[Supplied text]

There was an interesting article today in the LA Times' "Food and Dining" section written by Jonathan Gold, the paper's restaurant critic. Since I'm too far away from LA to test his take on new places and new things I do pass on some of his suggestions to my Los Angeles daughter. But for me and my taste, I can only enjoy reading of the weird things that he, and chefs, too, consider edible.
Take one of today's suggestions: Try french fries moistened with pickled Italian peppers, pureed ham, and "an unlovely concoction of aioli and whipped pig's brains the house has dubbed "Brainaise."
And I might add he talks quite convincingly about the "foie gras doughnut" (convincingly for me, anyway, because I have been known at one time to eat foie gras and found it to my liking until I thought about the poor goose). Seems the doughnut is "round, hot and crisp, dusted with ground peanuts. One end leaks jam...and the other a loose mild foie gras mousse." He adds that where jam meets foie gras in the middle is an "extraordinarily good bite." Still....
Dysgeusia notwithstanding, I admit I am a pantywaist when it comes to thinking about eating strange things. In New Orleans I ate two raw oysters. (I'm going to forego the graphics here.) At Tommy's Sushi in Tustin I ate a shrimp head. At Benihana's I ate a soft shell crab, which was ok until I accidentally looked at the underside and saw its little legs all folded up neat and tidy, at which point I didn't know whether to throw up or cry (both of which I was close to doing.) In a fox-hunting area of England (Melton-Mowbray if I remember correctly) I ate pork pie and Stilton cheese - gagged it down is more like it. And later on down the road from Melton-Mowbray I tried steak and kidney pie, made (I believe) with undiluted urine, which caused me to give up my quest for eating England's regional specialties.
In the past I have drawn the line at any kind of brains, any kind of snails, and any kind of "fries" - having once been made to sit watching a relative eat "turkey fries" in Caldwell, Kansas (I didn't even know turkeys had fries, city girl that I was) and bull balls in Lawrence, Kansas. (I don't think that is what they were called, perhaps it was something more genteel but you get the picture.)
With my dysgeusia I needn't bother now of trying to figure out "should I or shouldn't I." Almost no meat tastes good with my impaired palate. I happen to like carpaccio and have discovered that because the thin beef has a strong olive oil and intensely flavored capers over it, it goes down very well, and I order it every chance I can get. I would certainly make it my protein of choice if I could afford it.
At any rate, I truly enjoy reading Jonathan Gold's Saturday food columns. He's a darn good writer and I feast on every word. It's a nice way to start a weekend!

[/Supplied text]
[Recorded data]

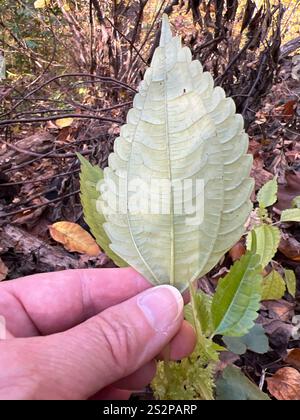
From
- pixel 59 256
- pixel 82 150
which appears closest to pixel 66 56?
pixel 82 150

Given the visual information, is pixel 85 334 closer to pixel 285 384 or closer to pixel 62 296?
pixel 62 296

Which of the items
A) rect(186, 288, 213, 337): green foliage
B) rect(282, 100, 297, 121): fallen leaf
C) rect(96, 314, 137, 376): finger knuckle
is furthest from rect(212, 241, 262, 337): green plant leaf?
rect(282, 100, 297, 121): fallen leaf

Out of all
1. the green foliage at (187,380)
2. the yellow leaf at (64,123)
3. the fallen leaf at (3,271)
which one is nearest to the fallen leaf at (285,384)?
the green foliage at (187,380)

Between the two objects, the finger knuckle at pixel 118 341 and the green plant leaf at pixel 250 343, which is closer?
the finger knuckle at pixel 118 341

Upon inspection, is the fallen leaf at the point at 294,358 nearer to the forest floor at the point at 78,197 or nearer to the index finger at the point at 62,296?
the forest floor at the point at 78,197

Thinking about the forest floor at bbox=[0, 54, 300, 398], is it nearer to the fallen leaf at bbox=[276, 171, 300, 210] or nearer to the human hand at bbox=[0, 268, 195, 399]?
the fallen leaf at bbox=[276, 171, 300, 210]

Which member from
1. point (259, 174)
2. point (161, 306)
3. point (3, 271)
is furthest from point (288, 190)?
point (161, 306)
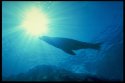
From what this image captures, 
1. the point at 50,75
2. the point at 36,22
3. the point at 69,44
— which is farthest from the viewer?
the point at 36,22

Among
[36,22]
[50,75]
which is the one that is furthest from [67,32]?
[50,75]

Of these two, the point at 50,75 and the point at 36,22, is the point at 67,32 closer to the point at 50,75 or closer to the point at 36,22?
the point at 36,22

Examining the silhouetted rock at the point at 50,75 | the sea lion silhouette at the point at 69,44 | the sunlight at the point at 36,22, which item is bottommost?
the silhouetted rock at the point at 50,75

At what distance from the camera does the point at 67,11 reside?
11.0 metres

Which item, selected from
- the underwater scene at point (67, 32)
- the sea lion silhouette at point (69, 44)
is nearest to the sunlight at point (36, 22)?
the underwater scene at point (67, 32)

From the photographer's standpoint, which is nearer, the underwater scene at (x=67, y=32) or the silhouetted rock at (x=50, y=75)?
the silhouetted rock at (x=50, y=75)

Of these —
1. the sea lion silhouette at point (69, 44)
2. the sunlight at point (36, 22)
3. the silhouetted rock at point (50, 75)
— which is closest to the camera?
the silhouetted rock at point (50, 75)

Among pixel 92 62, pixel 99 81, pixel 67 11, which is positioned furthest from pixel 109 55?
pixel 99 81

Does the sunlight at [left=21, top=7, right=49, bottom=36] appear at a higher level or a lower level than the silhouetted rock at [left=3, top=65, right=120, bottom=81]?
higher

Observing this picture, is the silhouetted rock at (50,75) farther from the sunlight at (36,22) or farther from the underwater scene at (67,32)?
the sunlight at (36,22)

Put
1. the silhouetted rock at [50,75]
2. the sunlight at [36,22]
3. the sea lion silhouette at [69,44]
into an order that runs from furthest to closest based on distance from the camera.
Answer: the sunlight at [36,22] < the sea lion silhouette at [69,44] < the silhouetted rock at [50,75]

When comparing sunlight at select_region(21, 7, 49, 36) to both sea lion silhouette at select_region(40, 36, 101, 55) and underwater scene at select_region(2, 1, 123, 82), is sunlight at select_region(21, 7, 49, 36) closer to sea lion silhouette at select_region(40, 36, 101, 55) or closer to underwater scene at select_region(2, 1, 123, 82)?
underwater scene at select_region(2, 1, 123, 82)

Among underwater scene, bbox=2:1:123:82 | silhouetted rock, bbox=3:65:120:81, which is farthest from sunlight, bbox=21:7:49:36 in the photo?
silhouetted rock, bbox=3:65:120:81

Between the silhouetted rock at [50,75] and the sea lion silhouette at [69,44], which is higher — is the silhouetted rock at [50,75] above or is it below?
below
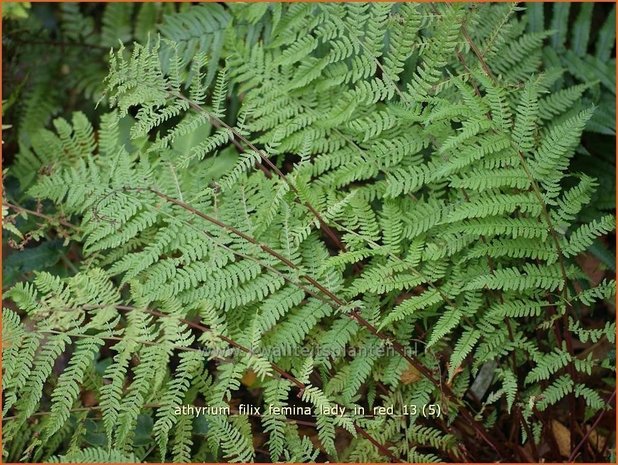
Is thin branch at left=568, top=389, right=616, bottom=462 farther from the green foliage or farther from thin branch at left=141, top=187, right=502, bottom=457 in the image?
thin branch at left=141, top=187, right=502, bottom=457

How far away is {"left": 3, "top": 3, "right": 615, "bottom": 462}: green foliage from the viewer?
2.08 m

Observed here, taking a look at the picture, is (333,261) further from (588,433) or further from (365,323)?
(588,433)

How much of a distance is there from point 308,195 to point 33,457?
57.7 inches

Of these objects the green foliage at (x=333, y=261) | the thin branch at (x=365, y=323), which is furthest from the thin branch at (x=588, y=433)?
the thin branch at (x=365, y=323)

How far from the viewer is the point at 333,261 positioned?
210 cm

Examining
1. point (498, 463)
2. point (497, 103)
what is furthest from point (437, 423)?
point (497, 103)

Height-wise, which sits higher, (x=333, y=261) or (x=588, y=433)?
(x=333, y=261)

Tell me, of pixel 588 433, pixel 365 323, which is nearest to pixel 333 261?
pixel 365 323

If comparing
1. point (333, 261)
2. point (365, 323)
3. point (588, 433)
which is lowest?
point (588, 433)

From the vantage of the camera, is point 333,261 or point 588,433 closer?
point 333,261

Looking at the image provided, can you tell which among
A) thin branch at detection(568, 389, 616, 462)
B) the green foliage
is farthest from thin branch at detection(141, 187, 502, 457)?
thin branch at detection(568, 389, 616, 462)

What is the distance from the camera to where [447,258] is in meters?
2.30

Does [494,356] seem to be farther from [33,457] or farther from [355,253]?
Answer: [33,457]

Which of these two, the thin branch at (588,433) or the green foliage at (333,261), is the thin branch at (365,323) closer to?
the green foliage at (333,261)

[/Recorded data]

Tasks for this exercise:
**A.** From the post about unusual foods, set down the passage beginning with the words "Dysgeusia notwithstanding, I" and ending after "England's regional specialties.", with no changes.
**B.** List every food that the post about unusual foods says the writer ate in the paragraph beginning "Dysgeusia notwithstanding".
**C.** Answer these questions using the post about unusual foods:
(i) What is Jonathan Gold's position at the LA Times?
(ii) What name has the house given to the mixture of aioli and whipped pig's brains?
(iii) In which town did the writer watch a relative eat "turkey fries"?

Answer section:
**A.**
Dysgeusia notwithstanding, I admit I am a pantywaist when it comes to thinking about eating strange things. In New Orleans I ate two raw oysters. (I'm going to forego the graphics here.) At Tommy's Sushi in Tustin I ate a shrimp head. At Benihana's I ate a soft shell crab, which was ok until I accidentally looked at the underside and saw its little legs all folded up neat and tidy, at which point I didn't know whether to throw up or cry (both of which I was close to doing.) In a fox-hunting area of England (Melton-Mowbray if I remember correctly) I ate pork pie and Stilton cheese - gagged it down is more like it. And later on down the road from Melton-Mowbray I tried steak and kidney pie, made (I believe) with undiluted urine, which caused me to give up my quest for eating England's regional specialties.

**B.**
Two raw oysters
A shrimp head
A soft shell crab
Pork pie
Stilton cheese
Steak and kidney pie

**C.**
(i) He is the paper's restaurant critic.
(ii) "Brainaise."
(iii) Caldwell, Kansas.